There is a suggestion from Labour Members that there is some sort of stealth arrangement around this position from the Treasury. That could not be further from the truth. It was signalled very explicitly in the 2016 Budget. What has changed is the discount rate applied, and that is the result of independent advice. I repeat what I have said. I have been to Portsmouth, at the hon. Gentleman’s request, and had many conversations with Hampshire police. They are doing an excellent job under difficult circumstances, and I am determined to do what I can to make sure that they have the resources available for them to continue to recruit more officers.
Northumbria police have already had budget cuts of over £140 million and lost 1,000 staff. If this goes through, the cost of £11 million over two years could equate to 220 officers lost. Can the Minister assure me and other Members that a way will be found to ensure that this cost is met?
Labour MPs, for reasons I understand, keeping popping up talking about cuts. They always ignore the fact that additional money has gone into the police system this year, with millions of pounds more going to Northumbria police—voted against, for reasons I continue not to understand, by the hon. Lady and others. The Government are extremely aware of the pressures on the police system. Another £460 million has gone into that system this year. I will come back to the House in a few weeks’ time with our proposals for next year.
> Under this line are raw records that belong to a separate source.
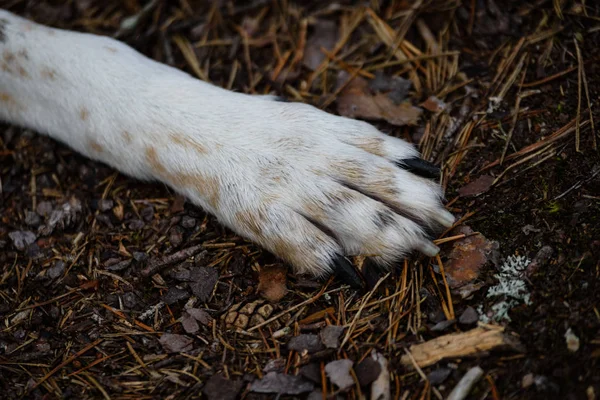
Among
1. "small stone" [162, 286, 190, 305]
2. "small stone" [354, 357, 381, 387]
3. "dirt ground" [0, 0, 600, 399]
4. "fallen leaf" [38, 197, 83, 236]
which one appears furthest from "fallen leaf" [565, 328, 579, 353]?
"fallen leaf" [38, 197, 83, 236]

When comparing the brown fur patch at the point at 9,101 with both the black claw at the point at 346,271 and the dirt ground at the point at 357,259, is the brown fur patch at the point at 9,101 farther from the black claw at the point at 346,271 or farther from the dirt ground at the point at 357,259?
the black claw at the point at 346,271

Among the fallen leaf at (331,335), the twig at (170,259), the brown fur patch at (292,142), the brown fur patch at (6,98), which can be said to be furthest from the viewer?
the brown fur patch at (6,98)

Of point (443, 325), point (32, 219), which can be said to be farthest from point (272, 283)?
point (32, 219)

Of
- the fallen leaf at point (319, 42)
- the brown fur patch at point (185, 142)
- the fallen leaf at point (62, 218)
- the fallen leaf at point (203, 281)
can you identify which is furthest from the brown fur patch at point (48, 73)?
the fallen leaf at point (319, 42)

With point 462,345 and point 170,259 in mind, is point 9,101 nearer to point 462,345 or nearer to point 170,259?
point 170,259

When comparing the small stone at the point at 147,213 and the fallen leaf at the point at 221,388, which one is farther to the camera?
the small stone at the point at 147,213

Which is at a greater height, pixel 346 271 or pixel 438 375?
pixel 346 271

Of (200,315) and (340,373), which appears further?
(200,315)
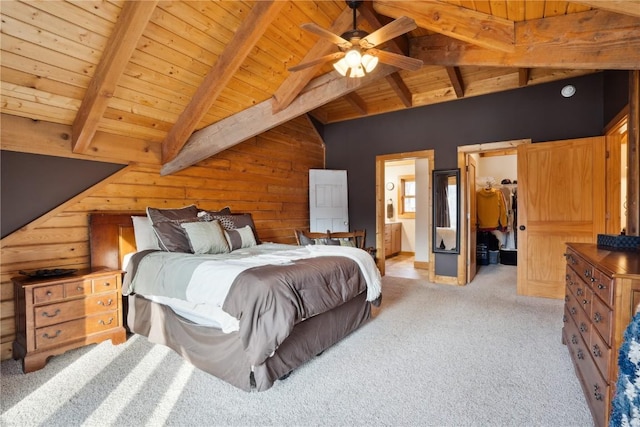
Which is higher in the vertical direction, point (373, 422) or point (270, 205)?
point (270, 205)

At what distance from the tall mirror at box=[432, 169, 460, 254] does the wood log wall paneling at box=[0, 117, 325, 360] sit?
225 cm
Meanwhile, we work very closely with the police to make a case at the next spending review for the next stages of resources that our police system needs.
In the west midlands, murders are up by 33% in the last year and violent crime is up by 20%. Only last week, I went out on patrol with police in the west midlands, and I found that dedicated, devoted public servants are getting desperate because of the lack of support and resources. These cuts will make their position even worse and more demoralising. Will the Minister impress on the Treasury that the cost to the community and, in the long term, to the Treasury, will be far greater if it does not meet these costs?
Again, the hon. Gentleman talks about cuts when his force has received additional investment of £9.9 million in a settlement that he voted against. I repeat what I said. I am aware of the demand on the West Midlands police. I am aware that this is an unfunded cost. I am aware that we have to find a solution for it, and that is what I am doing, together with my colleagues at the Treasury.
As I have already signalled, the battle against violent crime and the determination we have to bear down on it is long-term work. We were in a similar place 10 years ago, and it took time to bear down on it then, but we know what works, and that is what we are applying.
In relation to the Met police, there is, as I said, an additional £100 million going into the Met this year. They are recruiting hundreds more officers at the moment, and the Met has over one and a half times the national average in terms of police officers per head. It is a stretched force, and a force that we ask to do a great deal. But, again, I hope to come back to the House in early December with our plans for next year.